Werkneemster is op 1 augustus 2021 voor twaalf maanden in algemene dienst getreden bij werkgeefster op basis van een arbeidsovereenkomst voor bepaalde tijd (bij wijze van proef artikel 3.1.2. Cao PO) in de functie van onderwijsassistent op de openbare basisschool. Op 1 augustus 2022 is de arbeidsovereenkomst met twaalf maanden verlengd. In beide arbeidsovereenkomsten is nagenoeg gelijkluidend bepaald dat het bij functioneren naar wederzijdse tevredenheid de intentie van werkgeefster is deze arbeidsovereenkomst voor bepaalde tijd om te zetten in een arbeidsovereenkomst voor onbepaalde tijd. In de cao-versies 2021, 2022 en 2022-2023 is bepaald dat bij het aangaan van een arbeidsovereenkomst niet zijnde voor vervanging of werkzaamheden van kennelijk tijdelijke aard, het uitgangspunt een arbeidsovereenkomst voor onbepaalde tijd is. Medio juni 2023 bericht werkgeefster dat de arbeidsovereenkomst niet wordt verlengd en op 31 juli 2023 van rechtswege eindigt. Op 25 april 2024 beroept werkneemster zich op het bestaan van een arbeidsovereenkomst voor onbepaalde tijd en wordt werkgeefster gesommeerd tot wedertewerkstelling, betaling van het achterstallige loon, vakantietoeslag en de wettelijke verhoging. Werkneemster verzoekt een verklaring voor recht dat per 1 augustus 2022 sprake is van een arbeidsovereenkomst voor onbepaalde tijd alsmede veroordeling van werkgeefster tot wedertewerkstelling in haar functie, met nevenverzoeken.

Oordeel

Tussen partijen is niet in geschil dat de cao voorschrijft dat een arbeidsovereenkomst voor onbepaalde tijd regel is met eenmaal de mogelijkheid om in bijzondere gevallen voor ten hoogste 12 maanden een arbeidsovereenkomst voor bepaalde tijd aan te gaan. De kantonrechter is van oordeel dat, gelet op deze regel, tot de toepassing waarvan werkgeefster zich op grond van de cao heeft verbonden en in aanmerking genomen het goed werkgeverschap dat de arbeidsovereenkomst van partijen (mede) beheerst, werkgeefster slechts met succes een beroep op de uitzondering van de regel kan doen indien zij bij het aangaan van de arbeidsovereenkomst aan werkneemster duidelijk heeft gemaakt waarom van de regel wordt afgeweken.
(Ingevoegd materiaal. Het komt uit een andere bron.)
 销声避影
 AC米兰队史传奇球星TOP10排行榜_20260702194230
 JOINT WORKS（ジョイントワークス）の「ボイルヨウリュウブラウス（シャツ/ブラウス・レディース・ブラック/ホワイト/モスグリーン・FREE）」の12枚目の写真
De arbeidsovereenkomst van 1 augustus 2022 geeft geen antwoord op de vraag waarom werkgeefster bij het aangaan van die overeenkomst een uitzondering op de regel heeft gemaakt. De kantonrechter overweegt dat het feit dat werkgeefster zonder toelichting een uitzondering op de regel heeft gemaakt door met werkneemster op 1 augustus 2022 opnieuw een arbeidsovereenkomst voor bepaalde tijd aan te gaan, niet betekent dat zij geacht moet worden met haar een arbeidsovereenkomst voor onbepaalde tijd te zijn aangegaan. Uit de cao noch uit de wet vloeit voort dat schending van artikel 3.1 lid 2 van de cao van rechtswege een arbeidsovereenkomst voor onbepaalde tijd doet ontstaan. Goed werkgeverschap bracht enkel met zich dat werkgeefster per 1 augustus 2022 een arbeidsovereenkomst voor onbepaalde tijd had dienen aan te bieden. Vast staat dat werkgeefster het einde van de arbeidsovereenkomst voor bepaalde tijd bij brief van 15 juni 2023 heeft aangezegd tegen 1 augustus 2023. Voor zover relevant wijst werkgeefster er terecht op dat de vervaltermijn waarbinnen de nietigheid moet worden ingeroepen reeds is verstreken. De verzoeken van werkneemster worden afgewezen.